**Task objective:**
Answer these questions using the passage on the Miskitos.
(a) Which British king gave King Oldman an audience?
(b) In what year did the Miskito king and the British conclude a formal Treaty of Friendship and Alliance?
(c) When was the British withdrawal from the coast completed?

**Passage:**
=======
The Miskitos are indigenous people in Central America. Their territory expands from Cape Camarón, Honduras, to Rio Grande, Nicaragua along the Mosquito Coast. There is a native Miskito language, but large groups speak Miskito creole English, Spanish, and other languages. The creole English came about through frequent contact with the British. Many are Christians.[1]

History

File:Mapa Miskito.png
Miskito distribution (in red)

Early history

The Miskito Nation came into being as a state sometime before 1625. Its first recorded king was Oldman, son of an unnamed king of the Miskitos. First contact with the English was made during the reign of King Oldman's father, who sent him to Britain where he received an audience with King Charles I.

The Miskito king and the British concluded a formal Treaty of Friendship and Alliance in 1740 followed by the appointment of a resident Superintendent in 1749. A protectorate was established over the Miskito Nation, often called the Mosquito Coast.

Traditional Miskito society was highly structured, with a defined political structure. There was a king but he did not have total power. Instead, the power was split between him, a governor, a general, and by the 1750s, an admiral. Historical information on kings is often obscured by the fact that many of the kings were semi-mythical.

The Miskito kingdom aided Britain during the American Revolutionary War by attacking Spanish colonies and gained several victories alongside the British. However, at the conclusion of the peace in 1783, Britain had to relinquish control over the coast. The British withdrawal was completed at the end of June 1787. Despite the withdrawal, Britain maintained an unofficial protectorate over the kingdom, often intervening to protect Miskito interests against Spanish encroachments.
=======
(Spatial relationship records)
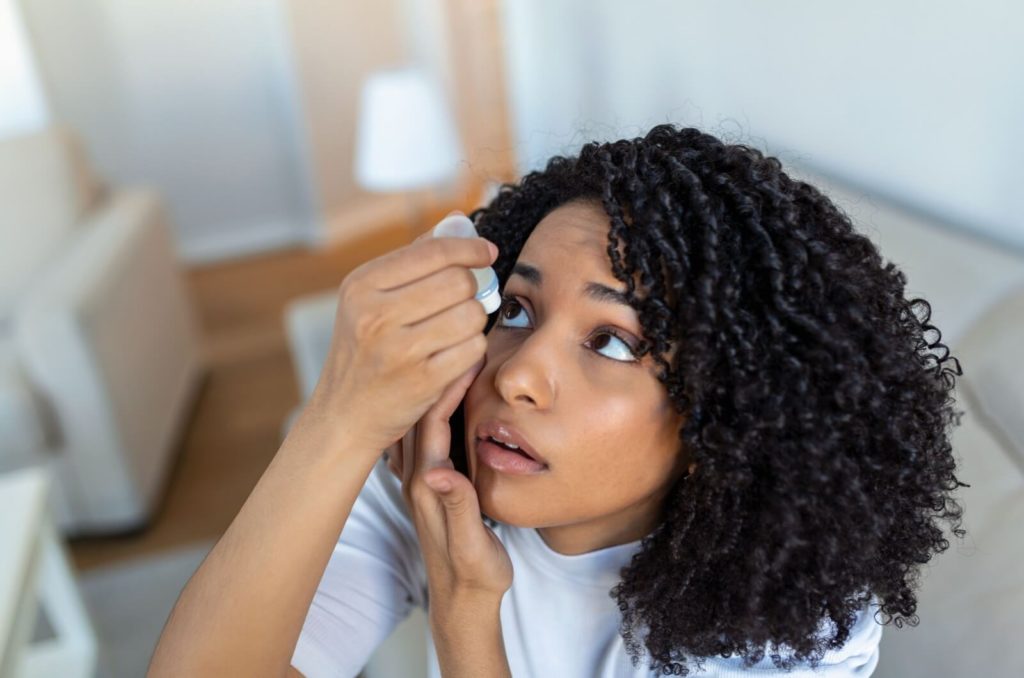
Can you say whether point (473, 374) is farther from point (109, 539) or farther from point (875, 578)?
point (109, 539)

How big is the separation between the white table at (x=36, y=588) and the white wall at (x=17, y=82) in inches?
79.2

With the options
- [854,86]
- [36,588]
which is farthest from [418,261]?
[36,588]

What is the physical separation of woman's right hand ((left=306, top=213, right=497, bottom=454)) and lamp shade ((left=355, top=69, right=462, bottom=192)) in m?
1.80

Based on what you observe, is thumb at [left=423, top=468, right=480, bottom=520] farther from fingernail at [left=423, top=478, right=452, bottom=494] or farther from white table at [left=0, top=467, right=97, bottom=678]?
white table at [left=0, top=467, right=97, bottom=678]

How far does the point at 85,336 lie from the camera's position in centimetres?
206

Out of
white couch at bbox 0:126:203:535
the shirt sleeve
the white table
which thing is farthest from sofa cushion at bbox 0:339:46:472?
the shirt sleeve

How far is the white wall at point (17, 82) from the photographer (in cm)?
312

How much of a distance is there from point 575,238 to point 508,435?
197 millimetres

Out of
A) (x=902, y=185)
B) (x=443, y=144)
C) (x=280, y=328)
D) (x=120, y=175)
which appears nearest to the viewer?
(x=902, y=185)

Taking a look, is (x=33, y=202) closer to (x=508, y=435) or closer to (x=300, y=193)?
(x=300, y=193)

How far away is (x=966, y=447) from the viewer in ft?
3.36

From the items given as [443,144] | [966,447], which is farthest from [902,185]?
[443,144]

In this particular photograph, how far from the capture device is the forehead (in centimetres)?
80

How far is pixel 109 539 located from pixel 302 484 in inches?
69.8
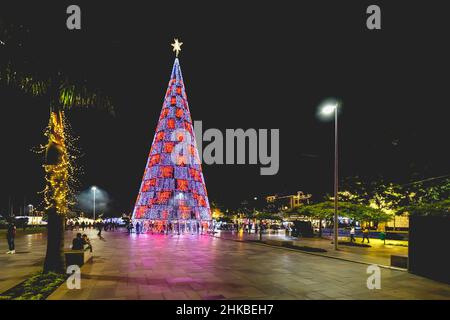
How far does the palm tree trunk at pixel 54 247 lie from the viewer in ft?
37.1

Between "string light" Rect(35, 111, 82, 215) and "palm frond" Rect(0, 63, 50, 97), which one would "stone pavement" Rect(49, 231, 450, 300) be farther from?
"palm frond" Rect(0, 63, 50, 97)

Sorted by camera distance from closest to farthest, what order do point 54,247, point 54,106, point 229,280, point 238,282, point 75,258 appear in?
1. point 238,282
2. point 229,280
3. point 54,247
4. point 54,106
5. point 75,258

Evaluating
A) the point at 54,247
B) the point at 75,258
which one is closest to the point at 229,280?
A: the point at 54,247

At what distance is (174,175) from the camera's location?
39656mm

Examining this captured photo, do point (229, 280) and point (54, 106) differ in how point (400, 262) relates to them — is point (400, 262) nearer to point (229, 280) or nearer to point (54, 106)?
point (229, 280)

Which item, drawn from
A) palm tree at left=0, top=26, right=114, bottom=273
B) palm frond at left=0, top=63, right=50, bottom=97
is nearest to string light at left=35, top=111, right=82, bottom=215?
palm tree at left=0, top=26, right=114, bottom=273

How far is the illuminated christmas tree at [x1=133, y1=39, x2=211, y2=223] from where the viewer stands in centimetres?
3916

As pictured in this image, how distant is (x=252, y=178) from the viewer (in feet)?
261

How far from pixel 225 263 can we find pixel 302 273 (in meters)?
3.86

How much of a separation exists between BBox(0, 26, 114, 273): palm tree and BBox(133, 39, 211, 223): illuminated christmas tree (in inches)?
1057

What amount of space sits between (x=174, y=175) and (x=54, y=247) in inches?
1115

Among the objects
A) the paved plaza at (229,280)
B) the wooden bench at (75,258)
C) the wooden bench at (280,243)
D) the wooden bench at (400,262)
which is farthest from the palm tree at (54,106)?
the wooden bench at (280,243)
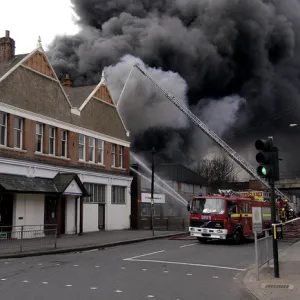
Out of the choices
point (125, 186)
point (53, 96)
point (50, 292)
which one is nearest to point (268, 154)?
point (50, 292)

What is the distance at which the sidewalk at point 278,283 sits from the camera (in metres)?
7.87

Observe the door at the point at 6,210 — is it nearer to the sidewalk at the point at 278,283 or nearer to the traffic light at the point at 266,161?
the sidewalk at the point at 278,283

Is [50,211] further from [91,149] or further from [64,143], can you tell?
[91,149]

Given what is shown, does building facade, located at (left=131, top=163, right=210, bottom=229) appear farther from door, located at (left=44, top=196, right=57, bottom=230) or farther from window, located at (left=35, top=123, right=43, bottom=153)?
window, located at (left=35, top=123, right=43, bottom=153)

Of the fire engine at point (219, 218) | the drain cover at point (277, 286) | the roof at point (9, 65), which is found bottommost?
the drain cover at point (277, 286)

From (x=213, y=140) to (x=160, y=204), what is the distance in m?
12.1

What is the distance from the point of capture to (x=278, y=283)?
29.6 feet

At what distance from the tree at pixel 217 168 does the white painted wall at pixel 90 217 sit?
3276 cm

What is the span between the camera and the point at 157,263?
12.4 metres

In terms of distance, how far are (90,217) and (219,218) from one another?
33.5 feet

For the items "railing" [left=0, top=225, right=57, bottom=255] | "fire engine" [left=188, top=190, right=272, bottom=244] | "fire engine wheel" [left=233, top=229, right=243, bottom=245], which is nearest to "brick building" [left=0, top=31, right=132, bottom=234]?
"railing" [left=0, top=225, right=57, bottom=255]

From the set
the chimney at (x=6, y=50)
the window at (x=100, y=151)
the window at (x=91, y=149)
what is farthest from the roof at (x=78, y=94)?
the chimney at (x=6, y=50)

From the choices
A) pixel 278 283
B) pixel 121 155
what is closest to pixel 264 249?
pixel 278 283

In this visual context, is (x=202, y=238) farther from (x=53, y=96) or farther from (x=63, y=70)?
(x=63, y=70)
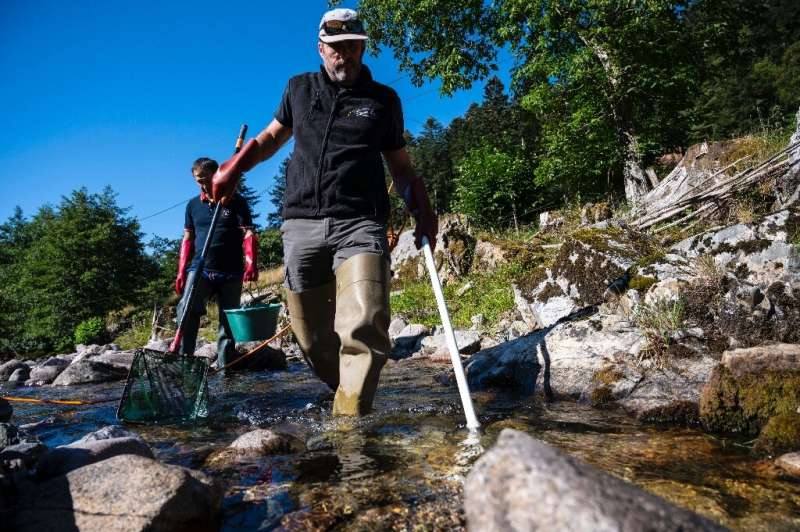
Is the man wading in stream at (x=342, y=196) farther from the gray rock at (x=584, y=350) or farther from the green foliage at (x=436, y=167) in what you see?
the green foliage at (x=436, y=167)

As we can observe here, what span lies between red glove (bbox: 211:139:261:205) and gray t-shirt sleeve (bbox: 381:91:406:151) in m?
0.93

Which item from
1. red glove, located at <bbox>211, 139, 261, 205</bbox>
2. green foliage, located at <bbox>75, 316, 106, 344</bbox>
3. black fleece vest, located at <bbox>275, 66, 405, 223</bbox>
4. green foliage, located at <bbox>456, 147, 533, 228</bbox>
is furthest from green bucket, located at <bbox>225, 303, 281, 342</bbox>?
green foliage, located at <bbox>75, 316, 106, 344</bbox>

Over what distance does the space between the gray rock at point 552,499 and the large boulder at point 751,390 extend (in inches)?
76.8

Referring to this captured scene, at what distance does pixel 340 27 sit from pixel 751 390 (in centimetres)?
312

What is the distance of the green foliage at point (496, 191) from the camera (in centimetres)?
2073

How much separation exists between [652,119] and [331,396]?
699 inches

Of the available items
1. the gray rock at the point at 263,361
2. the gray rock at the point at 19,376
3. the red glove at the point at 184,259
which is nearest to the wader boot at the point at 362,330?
the red glove at the point at 184,259

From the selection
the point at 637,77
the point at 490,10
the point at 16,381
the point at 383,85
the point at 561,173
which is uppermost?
the point at 490,10

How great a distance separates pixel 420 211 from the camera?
3383 millimetres

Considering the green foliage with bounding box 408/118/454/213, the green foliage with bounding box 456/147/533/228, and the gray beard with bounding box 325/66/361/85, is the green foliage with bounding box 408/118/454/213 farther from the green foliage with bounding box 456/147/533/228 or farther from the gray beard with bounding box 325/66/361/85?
the gray beard with bounding box 325/66/361/85

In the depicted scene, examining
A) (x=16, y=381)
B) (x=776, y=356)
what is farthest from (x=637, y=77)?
(x=16, y=381)

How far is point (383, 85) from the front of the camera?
336cm

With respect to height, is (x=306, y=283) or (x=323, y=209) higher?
→ (x=323, y=209)

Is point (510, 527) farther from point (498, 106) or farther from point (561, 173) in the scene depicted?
point (498, 106)
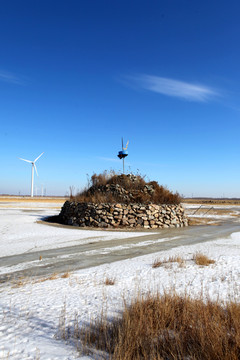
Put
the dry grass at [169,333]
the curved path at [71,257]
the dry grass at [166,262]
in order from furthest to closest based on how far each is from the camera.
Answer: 1. the dry grass at [166,262]
2. the curved path at [71,257]
3. the dry grass at [169,333]

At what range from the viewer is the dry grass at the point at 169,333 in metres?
2.76

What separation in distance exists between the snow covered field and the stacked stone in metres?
8.13

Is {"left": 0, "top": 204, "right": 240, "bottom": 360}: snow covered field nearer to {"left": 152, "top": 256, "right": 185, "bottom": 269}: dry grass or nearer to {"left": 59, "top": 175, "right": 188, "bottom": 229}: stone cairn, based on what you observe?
{"left": 152, "top": 256, "right": 185, "bottom": 269}: dry grass

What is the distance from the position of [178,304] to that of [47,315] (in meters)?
2.06

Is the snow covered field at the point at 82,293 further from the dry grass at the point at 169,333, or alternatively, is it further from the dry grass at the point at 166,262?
the dry grass at the point at 169,333

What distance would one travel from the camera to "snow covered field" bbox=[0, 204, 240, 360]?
3176mm

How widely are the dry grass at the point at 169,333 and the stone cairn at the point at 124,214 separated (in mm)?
13061

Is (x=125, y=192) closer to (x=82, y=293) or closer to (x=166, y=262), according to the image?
(x=166, y=262)

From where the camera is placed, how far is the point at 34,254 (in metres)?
9.02

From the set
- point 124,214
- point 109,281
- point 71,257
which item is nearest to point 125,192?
point 124,214

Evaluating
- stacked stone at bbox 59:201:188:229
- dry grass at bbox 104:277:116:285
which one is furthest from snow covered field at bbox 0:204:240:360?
stacked stone at bbox 59:201:188:229

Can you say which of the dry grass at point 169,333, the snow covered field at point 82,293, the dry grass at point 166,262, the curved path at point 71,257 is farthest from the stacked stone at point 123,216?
the dry grass at point 169,333

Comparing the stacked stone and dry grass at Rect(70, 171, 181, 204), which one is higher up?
dry grass at Rect(70, 171, 181, 204)

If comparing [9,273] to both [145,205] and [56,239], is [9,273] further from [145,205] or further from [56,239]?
[145,205]
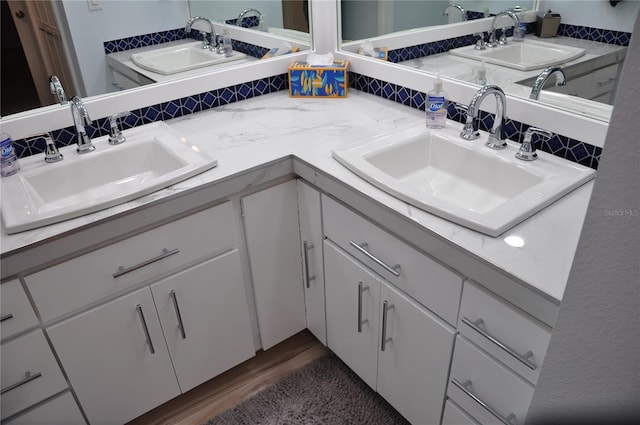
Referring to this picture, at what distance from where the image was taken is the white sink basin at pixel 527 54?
1342mm

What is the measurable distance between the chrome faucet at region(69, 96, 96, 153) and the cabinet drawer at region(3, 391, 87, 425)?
2.38 feet

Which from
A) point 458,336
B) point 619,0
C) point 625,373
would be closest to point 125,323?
point 458,336

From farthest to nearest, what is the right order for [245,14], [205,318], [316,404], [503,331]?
[245,14] < [316,404] < [205,318] < [503,331]

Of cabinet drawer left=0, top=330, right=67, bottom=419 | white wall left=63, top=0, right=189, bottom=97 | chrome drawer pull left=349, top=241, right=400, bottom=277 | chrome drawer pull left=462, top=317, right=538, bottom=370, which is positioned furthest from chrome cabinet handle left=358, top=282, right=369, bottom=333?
white wall left=63, top=0, right=189, bottom=97

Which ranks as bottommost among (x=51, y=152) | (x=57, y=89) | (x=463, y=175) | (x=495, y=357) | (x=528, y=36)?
(x=495, y=357)

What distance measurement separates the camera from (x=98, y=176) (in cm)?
153

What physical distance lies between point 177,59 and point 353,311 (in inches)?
43.1

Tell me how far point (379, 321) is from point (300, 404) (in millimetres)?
509

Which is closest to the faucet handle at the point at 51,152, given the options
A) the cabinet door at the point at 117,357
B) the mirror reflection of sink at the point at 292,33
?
the cabinet door at the point at 117,357

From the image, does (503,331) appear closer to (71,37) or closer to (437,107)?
(437,107)

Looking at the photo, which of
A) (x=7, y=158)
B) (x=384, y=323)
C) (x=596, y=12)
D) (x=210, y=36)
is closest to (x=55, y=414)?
(x=7, y=158)

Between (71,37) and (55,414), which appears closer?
(55,414)

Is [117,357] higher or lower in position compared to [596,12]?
lower

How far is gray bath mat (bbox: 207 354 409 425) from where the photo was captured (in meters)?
1.63
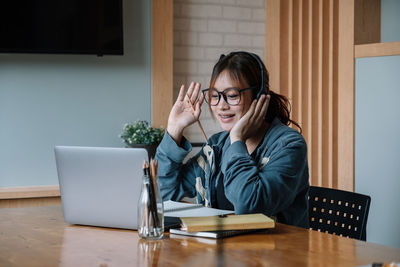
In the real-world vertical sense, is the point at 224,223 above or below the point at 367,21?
below

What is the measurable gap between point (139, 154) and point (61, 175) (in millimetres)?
298

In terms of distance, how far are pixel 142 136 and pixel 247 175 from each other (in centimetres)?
175

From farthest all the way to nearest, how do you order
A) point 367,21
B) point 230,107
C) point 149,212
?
point 367,21 < point 230,107 < point 149,212

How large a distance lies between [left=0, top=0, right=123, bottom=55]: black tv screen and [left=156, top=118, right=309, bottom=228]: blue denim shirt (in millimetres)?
1525

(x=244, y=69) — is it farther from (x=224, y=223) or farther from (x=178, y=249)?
(x=178, y=249)

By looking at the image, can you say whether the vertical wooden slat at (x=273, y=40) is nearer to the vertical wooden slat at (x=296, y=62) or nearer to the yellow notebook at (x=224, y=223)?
the vertical wooden slat at (x=296, y=62)

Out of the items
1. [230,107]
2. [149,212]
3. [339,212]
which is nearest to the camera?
[149,212]

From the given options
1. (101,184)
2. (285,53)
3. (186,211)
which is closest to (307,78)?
(285,53)

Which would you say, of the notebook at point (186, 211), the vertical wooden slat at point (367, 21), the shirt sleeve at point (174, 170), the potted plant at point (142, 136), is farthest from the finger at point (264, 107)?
the vertical wooden slat at point (367, 21)

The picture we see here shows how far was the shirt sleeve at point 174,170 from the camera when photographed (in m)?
2.16

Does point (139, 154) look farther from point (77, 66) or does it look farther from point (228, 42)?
point (228, 42)

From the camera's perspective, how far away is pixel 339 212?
1994 mm

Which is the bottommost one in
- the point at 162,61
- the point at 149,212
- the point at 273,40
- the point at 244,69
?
the point at 149,212

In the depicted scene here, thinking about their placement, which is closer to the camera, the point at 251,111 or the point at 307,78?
the point at 251,111
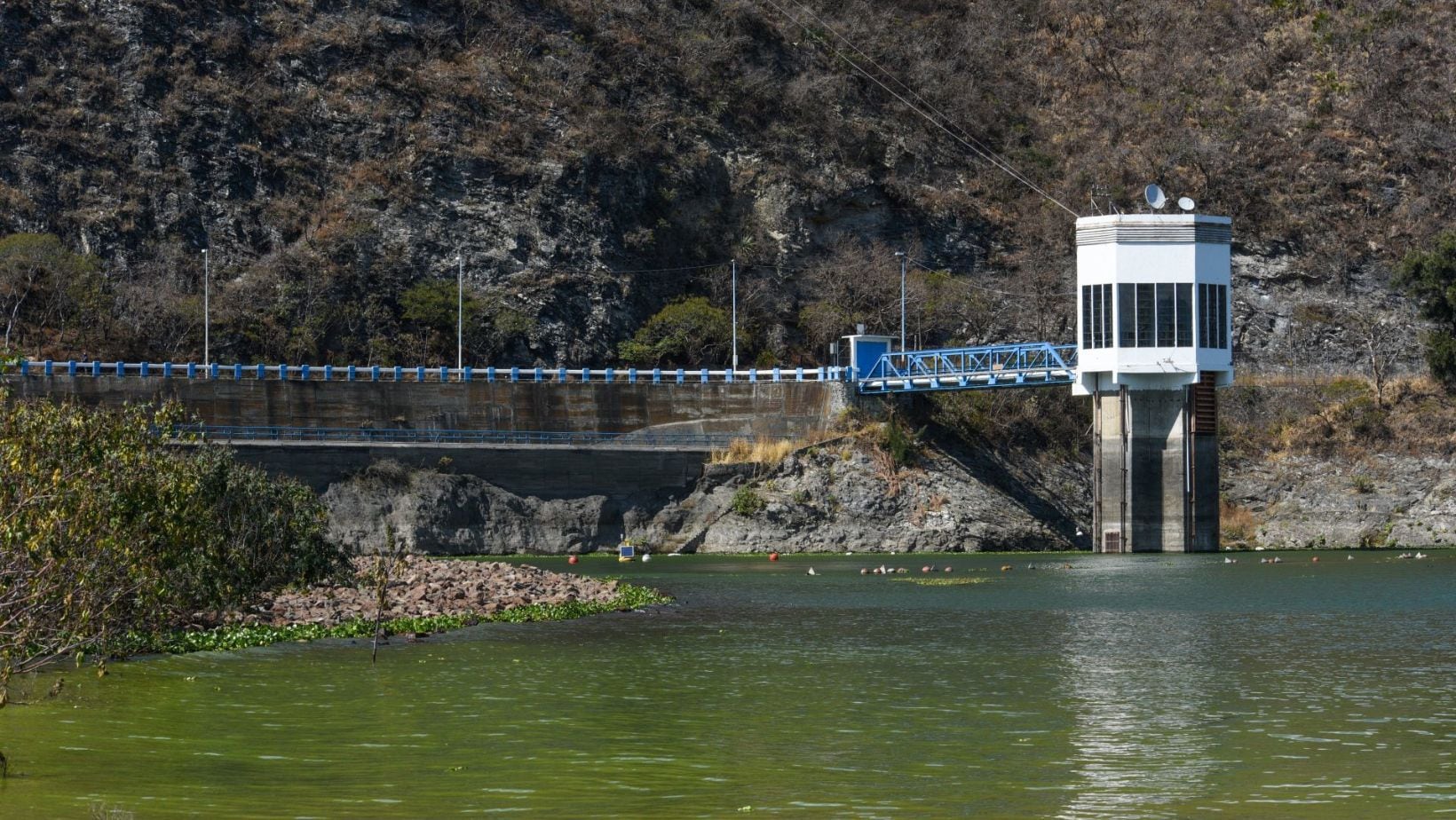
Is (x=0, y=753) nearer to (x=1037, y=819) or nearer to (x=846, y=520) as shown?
(x=1037, y=819)

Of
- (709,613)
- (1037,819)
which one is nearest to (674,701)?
(1037,819)

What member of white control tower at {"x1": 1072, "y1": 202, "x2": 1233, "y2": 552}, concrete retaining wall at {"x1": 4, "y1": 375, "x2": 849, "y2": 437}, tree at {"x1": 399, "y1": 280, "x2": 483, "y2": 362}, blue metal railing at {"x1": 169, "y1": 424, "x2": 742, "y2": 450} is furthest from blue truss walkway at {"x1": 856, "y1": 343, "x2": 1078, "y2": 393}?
tree at {"x1": 399, "y1": 280, "x2": 483, "y2": 362}

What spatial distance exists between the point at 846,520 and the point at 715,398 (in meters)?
9.41

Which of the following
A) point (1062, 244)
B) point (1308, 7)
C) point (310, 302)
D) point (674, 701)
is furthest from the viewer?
point (1308, 7)

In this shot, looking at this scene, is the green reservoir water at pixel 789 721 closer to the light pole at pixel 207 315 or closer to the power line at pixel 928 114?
the light pole at pixel 207 315

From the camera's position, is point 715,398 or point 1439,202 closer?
point 715,398

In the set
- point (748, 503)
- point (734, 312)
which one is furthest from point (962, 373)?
point (734, 312)

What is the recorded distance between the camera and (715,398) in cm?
8950

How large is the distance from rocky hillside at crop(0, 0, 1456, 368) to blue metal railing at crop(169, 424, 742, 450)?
13.8 metres

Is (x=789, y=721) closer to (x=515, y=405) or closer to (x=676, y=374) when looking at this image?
(x=515, y=405)

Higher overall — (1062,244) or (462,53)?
(462,53)

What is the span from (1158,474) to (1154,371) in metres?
4.55

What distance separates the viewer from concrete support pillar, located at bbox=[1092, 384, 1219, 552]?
269 ft

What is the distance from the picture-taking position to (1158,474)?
3260 inches
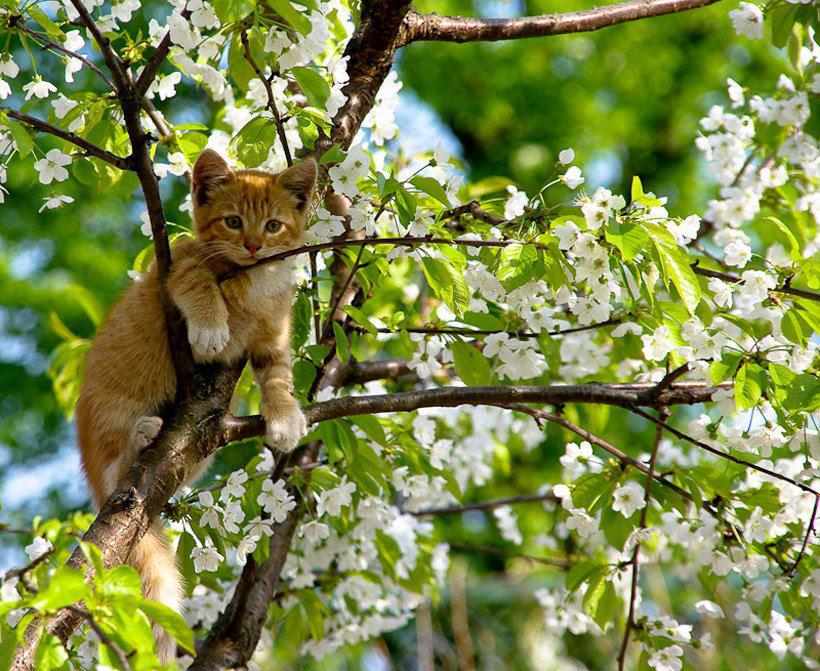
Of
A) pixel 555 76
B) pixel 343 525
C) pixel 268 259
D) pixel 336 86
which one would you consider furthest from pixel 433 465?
pixel 555 76

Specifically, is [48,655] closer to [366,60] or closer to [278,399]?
[278,399]

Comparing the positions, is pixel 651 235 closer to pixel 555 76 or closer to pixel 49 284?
pixel 49 284

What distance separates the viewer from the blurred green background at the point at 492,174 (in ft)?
20.0

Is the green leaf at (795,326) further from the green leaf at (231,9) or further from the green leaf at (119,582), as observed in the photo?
the green leaf at (119,582)

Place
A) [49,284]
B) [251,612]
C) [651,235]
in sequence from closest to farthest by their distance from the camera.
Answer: [651,235] → [251,612] → [49,284]

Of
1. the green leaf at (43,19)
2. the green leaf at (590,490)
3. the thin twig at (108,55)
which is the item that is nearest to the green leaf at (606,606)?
the green leaf at (590,490)

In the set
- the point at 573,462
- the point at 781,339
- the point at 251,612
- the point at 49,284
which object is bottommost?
the point at 49,284

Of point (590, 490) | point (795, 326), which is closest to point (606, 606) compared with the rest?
point (590, 490)

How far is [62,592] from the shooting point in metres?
1.15

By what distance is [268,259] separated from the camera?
2037 millimetres

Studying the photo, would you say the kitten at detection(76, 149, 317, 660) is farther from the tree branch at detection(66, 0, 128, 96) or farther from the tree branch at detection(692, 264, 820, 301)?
the tree branch at detection(692, 264, 820, 301)

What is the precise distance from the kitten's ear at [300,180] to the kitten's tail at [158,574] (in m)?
0.98

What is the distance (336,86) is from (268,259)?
0.50 meters

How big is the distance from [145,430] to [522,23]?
1.51 meters
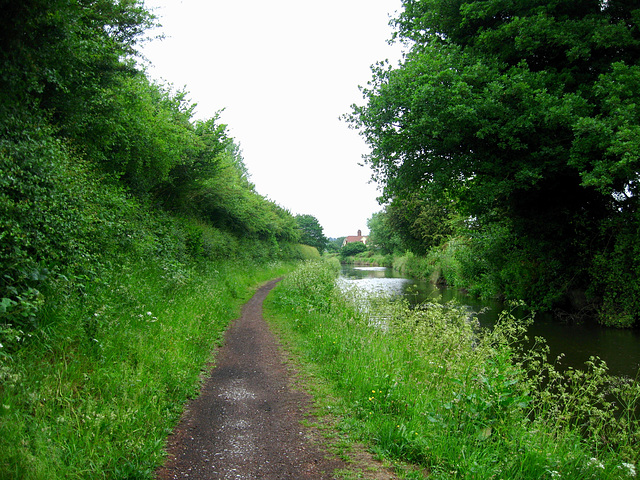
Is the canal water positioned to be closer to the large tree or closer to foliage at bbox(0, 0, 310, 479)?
the large tree

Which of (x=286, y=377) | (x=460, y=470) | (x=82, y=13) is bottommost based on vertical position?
A: (x=286, y=377)

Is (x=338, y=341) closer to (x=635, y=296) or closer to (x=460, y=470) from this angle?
(x=460, y=470)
=======
**Answer to the exercise:**
(a) King Charles I
(b) 1740
(c) At the end of June 1787